> _Instrução_
Segundo o trecho fornecido, em qual defensoria atua José Aníbal de Carvalho Azevedo?

> _Trecho fornecido_
═══
Para o defensor público do caso, José Aníbal de Carvalho Azevedo, “seria muito importante nestes tipos de episódios, que o Ministério Público, ao receber os autos do Inquérito Policial já antecipadamente se manifestasse pela aplicação do princípio da insignificância, sem necessidade de instauração e desenvolvimento de processo criminal”. Após pedido escrito formulado pela Defensoria eles tiveram a liberdade provisória concedida.
Ele destaca a necessidade de olhar para a máquina da Justiça, bem como para a vida de cada cidadão acusado injustamente ou por coisas com baixo valor. “Cada processo criminal, mesmo que um só, quando passa a tramitar na unidade judiciária demanda expedientes e a movimentação de todo o sistema de justiça penal e seus diversos agentes, onerando o custo do serviço, além de ocupar tempo inutilmente, pois o Poder Judiciário não deve ocupar-se de miudezas”, sentencia José Aníbal, atuante na 1ª Defensoria Criminal de Crato.
═══
[Itens armazenados]
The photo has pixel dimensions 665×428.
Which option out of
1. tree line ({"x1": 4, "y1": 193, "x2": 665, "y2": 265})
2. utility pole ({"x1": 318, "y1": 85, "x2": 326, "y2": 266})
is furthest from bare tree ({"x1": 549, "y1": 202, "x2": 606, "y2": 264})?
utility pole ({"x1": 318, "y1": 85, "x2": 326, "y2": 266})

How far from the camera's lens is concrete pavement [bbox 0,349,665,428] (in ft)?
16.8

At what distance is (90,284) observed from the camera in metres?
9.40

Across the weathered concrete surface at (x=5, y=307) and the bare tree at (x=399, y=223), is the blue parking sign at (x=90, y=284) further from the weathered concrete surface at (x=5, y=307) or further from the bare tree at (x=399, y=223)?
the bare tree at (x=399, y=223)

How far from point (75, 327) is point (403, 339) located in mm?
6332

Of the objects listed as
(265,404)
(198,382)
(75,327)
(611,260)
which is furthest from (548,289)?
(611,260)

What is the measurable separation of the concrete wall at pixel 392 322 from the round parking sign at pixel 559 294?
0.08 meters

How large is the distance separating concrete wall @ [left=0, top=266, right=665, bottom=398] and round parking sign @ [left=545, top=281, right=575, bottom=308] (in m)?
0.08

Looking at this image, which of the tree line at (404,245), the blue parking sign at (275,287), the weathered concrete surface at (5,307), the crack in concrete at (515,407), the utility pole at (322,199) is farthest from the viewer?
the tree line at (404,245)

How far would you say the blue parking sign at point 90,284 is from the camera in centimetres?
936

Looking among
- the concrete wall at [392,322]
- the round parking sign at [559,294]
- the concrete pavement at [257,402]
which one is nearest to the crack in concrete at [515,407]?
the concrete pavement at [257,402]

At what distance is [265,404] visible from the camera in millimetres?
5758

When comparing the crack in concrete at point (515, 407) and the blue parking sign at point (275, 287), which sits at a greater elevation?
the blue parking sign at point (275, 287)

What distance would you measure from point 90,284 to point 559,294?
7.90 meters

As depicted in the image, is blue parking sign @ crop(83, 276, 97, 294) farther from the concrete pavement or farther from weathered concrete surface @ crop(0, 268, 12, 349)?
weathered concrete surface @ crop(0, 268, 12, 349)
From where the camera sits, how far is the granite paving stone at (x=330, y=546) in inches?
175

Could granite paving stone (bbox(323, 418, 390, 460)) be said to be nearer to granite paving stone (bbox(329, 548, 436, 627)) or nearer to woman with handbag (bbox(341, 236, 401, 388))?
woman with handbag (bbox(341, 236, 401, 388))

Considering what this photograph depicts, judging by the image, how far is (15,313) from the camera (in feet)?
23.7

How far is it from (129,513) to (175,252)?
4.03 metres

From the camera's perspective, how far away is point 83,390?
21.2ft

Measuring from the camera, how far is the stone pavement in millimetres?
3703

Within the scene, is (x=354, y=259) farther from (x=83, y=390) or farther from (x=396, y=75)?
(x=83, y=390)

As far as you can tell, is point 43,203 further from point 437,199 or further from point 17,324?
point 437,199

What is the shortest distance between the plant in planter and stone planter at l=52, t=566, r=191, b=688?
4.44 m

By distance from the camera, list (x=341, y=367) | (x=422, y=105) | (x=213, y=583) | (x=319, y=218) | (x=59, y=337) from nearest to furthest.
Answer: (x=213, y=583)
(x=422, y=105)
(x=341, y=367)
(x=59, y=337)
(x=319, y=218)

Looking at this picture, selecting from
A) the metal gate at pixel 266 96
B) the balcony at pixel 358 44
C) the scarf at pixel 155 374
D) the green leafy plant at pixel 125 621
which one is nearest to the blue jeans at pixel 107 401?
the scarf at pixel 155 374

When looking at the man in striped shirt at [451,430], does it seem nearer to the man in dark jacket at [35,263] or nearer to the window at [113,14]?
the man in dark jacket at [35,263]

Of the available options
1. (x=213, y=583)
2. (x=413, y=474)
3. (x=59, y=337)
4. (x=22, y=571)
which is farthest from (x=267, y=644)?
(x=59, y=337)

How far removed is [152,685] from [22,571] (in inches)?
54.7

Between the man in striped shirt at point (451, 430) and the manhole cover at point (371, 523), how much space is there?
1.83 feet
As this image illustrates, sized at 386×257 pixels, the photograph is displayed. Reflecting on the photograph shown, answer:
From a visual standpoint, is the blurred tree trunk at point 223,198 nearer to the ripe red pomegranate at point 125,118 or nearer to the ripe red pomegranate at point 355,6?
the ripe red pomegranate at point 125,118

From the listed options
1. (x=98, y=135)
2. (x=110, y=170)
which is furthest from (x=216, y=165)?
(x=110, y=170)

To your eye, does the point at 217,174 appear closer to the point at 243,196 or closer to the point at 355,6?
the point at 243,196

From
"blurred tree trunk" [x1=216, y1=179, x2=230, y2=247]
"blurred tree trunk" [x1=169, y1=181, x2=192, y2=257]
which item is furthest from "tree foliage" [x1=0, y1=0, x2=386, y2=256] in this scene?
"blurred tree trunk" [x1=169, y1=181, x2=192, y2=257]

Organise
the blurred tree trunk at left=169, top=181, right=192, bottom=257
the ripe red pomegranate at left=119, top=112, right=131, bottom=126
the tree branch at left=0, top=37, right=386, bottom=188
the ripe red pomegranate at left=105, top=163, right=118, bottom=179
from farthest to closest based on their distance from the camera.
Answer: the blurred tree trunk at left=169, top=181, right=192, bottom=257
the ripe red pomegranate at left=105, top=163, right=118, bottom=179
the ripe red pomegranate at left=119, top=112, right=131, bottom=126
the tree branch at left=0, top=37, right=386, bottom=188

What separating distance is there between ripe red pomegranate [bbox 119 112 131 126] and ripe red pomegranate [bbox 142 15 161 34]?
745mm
═══
> _Resultado do exercício_
Na 1ª Defensoria Criminal de Crato.